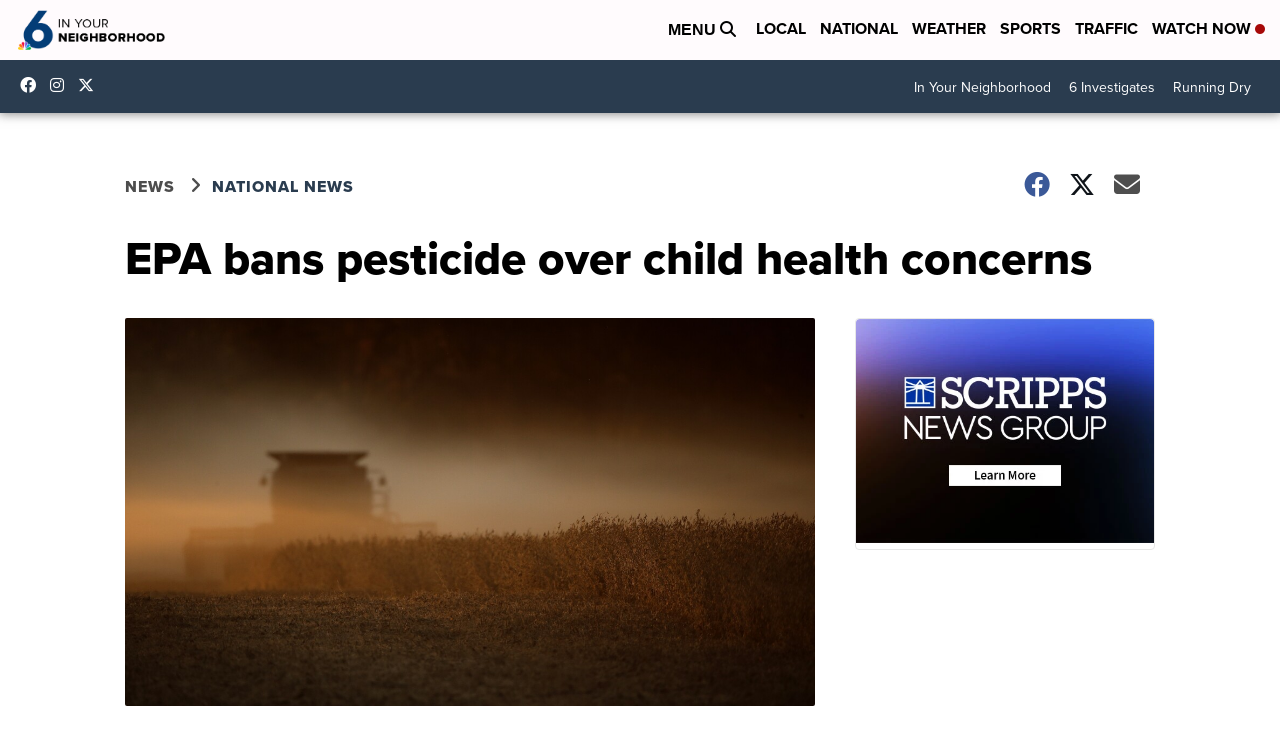

--- FILE ---
content_type: application/javascript; charset=utf-8
request_url: https://fundingchoicesmessages.google.com/f/AGSKWxXaWyauQ354Dj1z8UI721h4G0_GsEU8o_UdijXCDi0cdt_eFfw6JeklygyhafiKi72FS9UgnJUWroZ272-xAamhgViX8N7HP7eUxvkGxvD4em0buF4jx22IIN0U1j_Zhde5toi2C_hAA_FHgANTVxl6BVu3tBa1_BvEuHRrWgN4S9NUh3Mq7Qfgn9q7/_/ads728x90a._ads_control./adkeys..adforge./rightnavadsanswer.
body_size: -1292
content:
window['a1d7b6ff-df29-4839-b7c7-c7cc02133884'] = true;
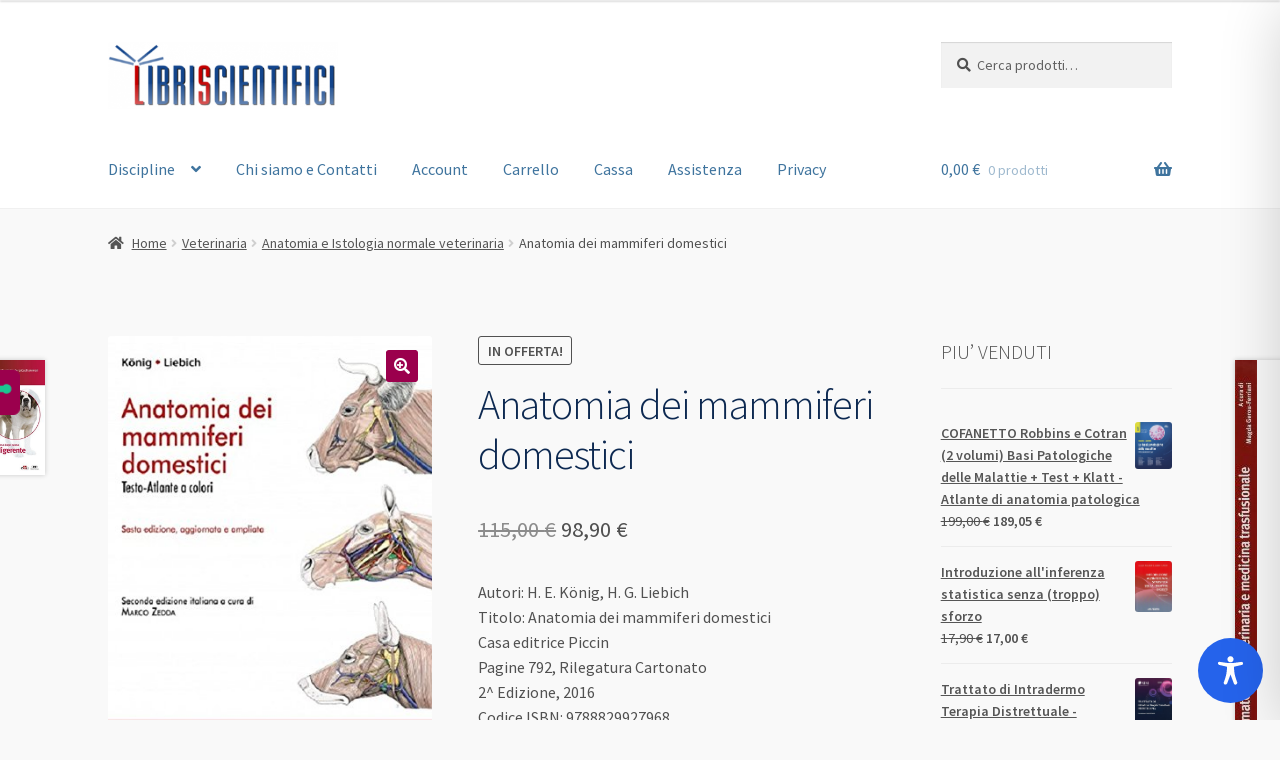

--- FILE ---
content_type: application/javascript; charset=utf-8
request_url: https://cs.iubenda.com/cookie-solution/confs/js/86841765.js
body_size: -205
content:
_iub.csRC = { consApiKey: 'F6Xp8fUFKrOueQFvZTxLgRvlr84JXlj2', consentDatabasePublicKey: 'FCpLG5gaUqyQHIU6lxeqcyvzdhXWE1JG', showBranding: false, publicId: 'a2cd1802-6db6-11ee-8bfc-5ad8d8c564c0', floatingGroup: false };
_iub.csEnabled = true;
_iub.csPurposes = [3,7,1,5,4,2];
_iub.cpUpd = 1726306898;
_iub.csT = 0.3;
_iub.googleConsentModeV2 = true;
_iub.totalNumberOfProviders = 14;
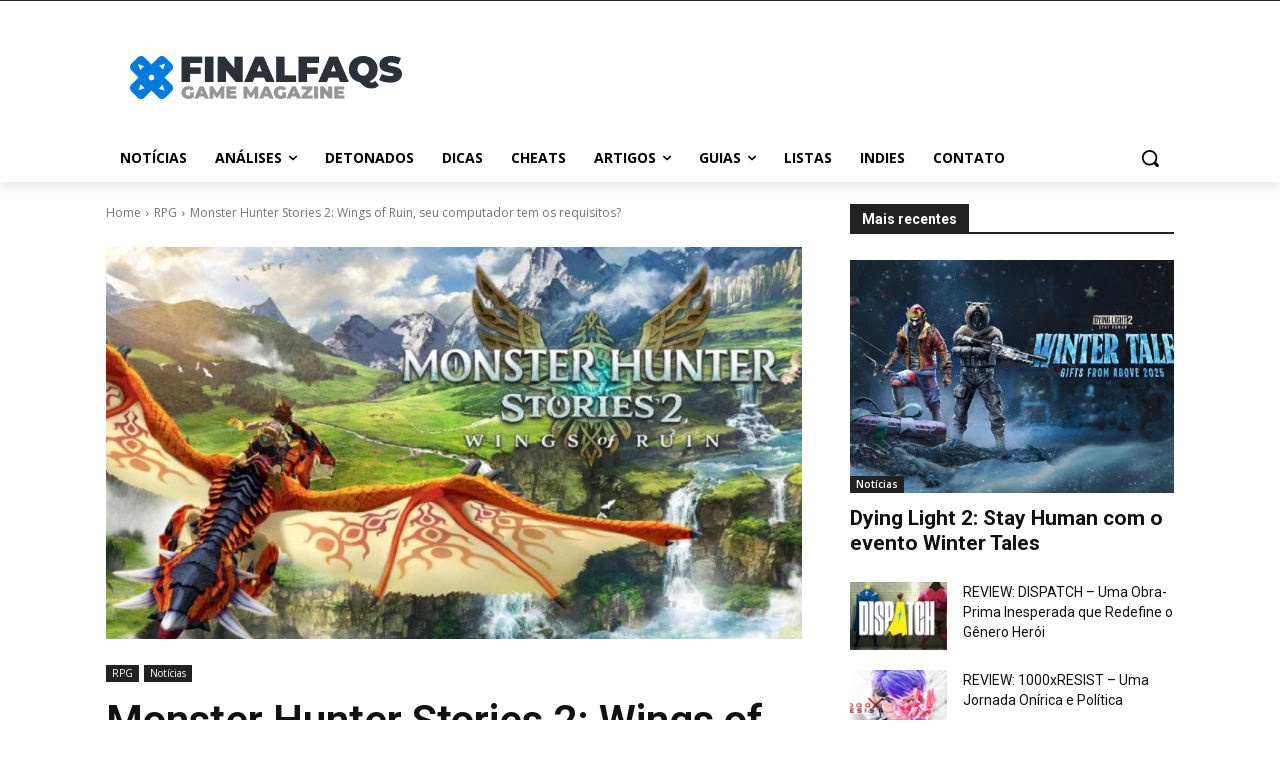

--- FILE ---
content_type: text/html; charset=UTF-8
request_url: https://www.finalfaqs.com.br/wp-admin/admin-ajax.php?td_theme_name=Newspaper&v=12.7.3
body_size: -405
content:
{"7990":904}

--- FILE ---
content_type: text/html; charset=utf-8
request_url: https://www.google.com/recaptcha/api2/aframe
body_size: 146
content:
<!DOCTYPE HTML><html><head><meta http-equiv="content-type" content="text/html; charset=UTF-8"></head><body><script nonce="gOmth_PzC_vOLg9Yxybupg">/** Anti-fraud and anti-abuse applications only. See google.com/recaptcha */ try{var clients={'sodar':'https://pagead2.googlesyndication.com/pagead/sodar?'};window.addEventListener("message",function(a){try{if(a.source===window.parent){var b=JSON.parse(a.data);var c=clients[b['id']];if(c){var d=document.createElement('img');d.src=c+b['params']+'&rc='+(localStorage.getItem("rc::a")?sessionStorage.getItem("rc::b"):"");window.document.body.appendChild(d);sessionStorage.setItem("rc::e",parseInt(sessionStorage.getItem("rc::e")||0)+1);localStorage.setItem("rc::h",'1768731080688');}}}catch(b){}});window.parent.postMessage("_grecaptcha_ready", "*");}catch(b){}</script></body></html>

--- FILE ---
content_type: application/javascript; charset=utf-8
request_url: https://fundingchoicesmessages.google.com/f/AGSKWxUpE7u3rr6immB42_n-llCFoedPt-lLiggNrxv1My4b0N2ZcCY5Ax1n2T_BtITxcmAP5uBqWh3Fol3g1yMLE4C5G4gIE3nrs_x0tPXWwJGURT-PnVt3a4pr8vZkymqafam31qx7LpVn1KXhBTwpwBoBDvppkelDAZtjBTpPZkm0C6s8OLhBBDZFfFUl/_/static/ad-_728by90_/adtag./rightrailgoogleads./livejasmine05.
body_size: -1289
content:
window['92378785-5318-439e-8fb7-9bbd0296e640'] = true;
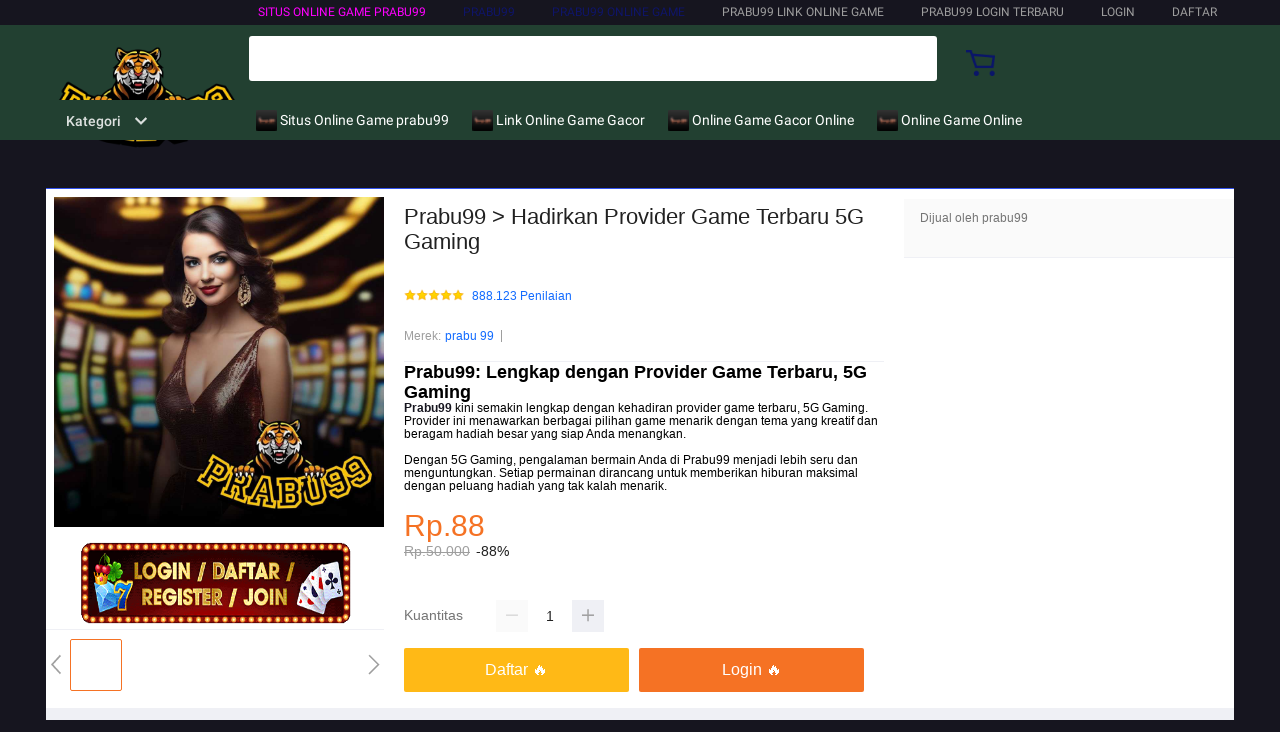

--- FILE ---
content_type: application/javascript
request_url: https://gj.mmstat.com/eg.js?t=1769038488302
body_size: 84
content:
window.goldlog=(window.goldlog||{});goldlog.Etag="mFD4ISWTFxMCAQOQVP0677yF";goldlog.stag=2;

» Work instructions
Show me every line of the entries above that holds "fundingchoicesmessages".

» Task answer
request_url: https://fundingchoicesmessages.google.com/f/AGSKWxXaWyauQ354Dj1z8UI721h4G0_GsEU8o_UdijXCDi0cdt_eFfw6JeklygyhafiKi72FS9UgnJUWroZ272-xAamhgViX8N7HP7eUxvkGxvD4em0buF4jx22IIN0U1j_Zhde5toi2C_hAA_FHgANTVxl6BVu3tBa1_BvEuHRrWgN4S9NUh3Mq7Qfgn9q7/_/ads728x90a._ads_control./adkeys..adforge./rightnavadsanswer.
request_url: https://fundingchoicesmessages.google.com/f/AGSKWxUpE7u3rr6immB42_n-llCFoedPt-lLiggNrxv1My4b0N2ZcCY5Ax1n2T_BtITxcmAP5uBqWh3Fol3g1yMLE4C5G4gIE3nrs_x0tPXWwJGURT-PnVt3a4pr8vZkymqafam31qx7LpVn1KXhBTwpwBoBDvppkelDAZtjBTpPZkm0C6s8OLhBBDZFfFUl/_/static/ad-_728by90_/adtag./rightrailgoogleads./livejasmine05.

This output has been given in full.